Three West Bank Arab leaders opened an intensive campaign today for American endorsement of their effort to reverse their deportations a month ago from the West Bank to Lebanon by Israeli authorities. They warned that United States support for Israel “is something wrong” and “must be corrected.”

“We Palestinians know how to do it,” and “we Arabs know how to do it,” Muhammed Milhim, Mayor of Halhoul, told a news conference that opened the campaign in which he, Mayor Fahed Kawasme and Sheikh Rajab Buyud Tamimi, religious leader of Hebron, attacked the United States, Israeli authorities, Zionism, the American media and Jewish settlers in the occupied areas as enemies of the Arab people.

The three men were deported to Lebanon following the ambush and murder of six Jewish religious students and the wounding of 16 in Hebron on May 2. Israeli authorities accused the three with inciting the Arab populace to violence. The expulsion order is now before the Israeli Supreme Court for approval or disapproval.
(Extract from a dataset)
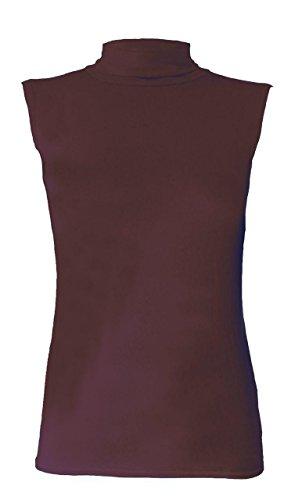 Mujer Manga Alto Mangas Marrón Sin Cuello De Fashion Corta Para Redondo Camiseta Abz w6tpqYz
The United Nations Security Council, by a vote of 14-0, asked Israel two weeks ago to allow the three West Bank leaders to return. The United States abstained in the vote because the resolution was considered not balanced. But the United States favors their return.

At the news conference at a hotel, Milhim demonstrated for TV cameras a khaki bag which he said was put over his head by Israeli soldiers when he was being deported to Lebanon. He challenged the American media to give Arabs the attention they give to Zionists and Israelis. He declared that American TV gave “six hours” on one occasion to Premier Menachem Begin who, he said, “is the biggest terrorist in the history of mankind.”


The Palestine Human Rights Committee and the Palestine Congress of North America, which are participating in sponsoring their visit, distributed Israeli and American newspaper articles that portrayed Milhim and Kawasme as reasonable and moderate. After he charged that Zionism’s aim was to drive the Arabs from their homes and land, Milhim was asked whether the killings in Hebron represented on attempt to drive Jews from the area. “Those Jews were not worshippers,” Milhim replied. “They were harassing people. It is a human right that they (the Jews) are driven out. We will spare no effort to see that they are driven out.”

Asked then, whether the killing of Jews in Hebron is a human right, Milhim referred to one of the six killed as having been “a killer in Vietnam” who came “to the Middle East to kill.” He added that “the killers will have to be killed some day.”

Tamimi, who spoke in Arabic, said that the Camp David accords are a “Zionist conspiracy” and a movement for “Judaization” of Islamic sites. Kawasme alleged that Israeli authorities are trying “to kill the mayors, trying to kill our population. They want the land empty — without Arabs.”


The Palestine Congress distributed a press statement alleging “a break-in” at its offices in the early morning hours today in the Highland Hotel where the press conference was held. Jawad F. George, the organization’s coordinator, said the alleged break-in might have been an attempt to obtain the mayors’ itineraries. He said that in the light of the June 2 bombings against West Bank mayors, security for the two visiting mayors “has become on urgent priority.”

George was unable to tell reporters what, if anything, had been taken from the offices. Washington police, who investigated, later said they found no evidence of crime.

The three Arabs will address a rally for them at Temple Sinai in Washington. Milton, Viorst, a political writer, is to chair the session. Milhim had said during the news conference that he wanted to address the American Jewish community.

James Zogby, the PHRC head, announced that the visitors also will speak Friday night at the New York Avenue Presbyterian Church in Washington under the “honorary chairmanship” of Ramsey Clark who is now in Iran, and with David Dellinger, known for his anti-Vietnam efforts, and journalist I.F. Stone as co-sponsors.

The House Foreign Affairs subcommittee for the Middle East, of which Rep. Lee Hamilton (D. Ind.) is chairman, will hold a coffee meeting tomorrow morning at the Capital.

Asked if the mayors would meet President Carter’s special representative to the Middle East peace talks, Sol Linowitz, Milhim emphatically replied, “No, we do not intend to. He represents autonomy and we do not want autonomy.”


Later, at the State Department, spokesman Hodding Carter said the mayors “will have an opportunity to express their feelings” at a meeting at the State Department tomorrow with Harold Sounders, assistant Secretary of State for Middle East affairs, and Robert Hunter, the National Security Council’s Middle East specialist.

Spokesmen Carter said that the meeting was managed at the Arabs request, prior to the car bombings on the West Bank. Carter was asked whether the West Bank mayors were PLO members. “I don’t know the answer, ” Carter said. He noted that “they are purported to be mayors of Arab towns. We have had conversations with them in the past and we want to meet with them in the future.” When Carter was asked that, since Milhim had rejected the idea of meeting Linowitz for being in favor of autonomy, did he consider Sounders and Hunter as being opponents of autonomy. Carter replied that “the U.S. officials have a wider mandate” than Linowitz.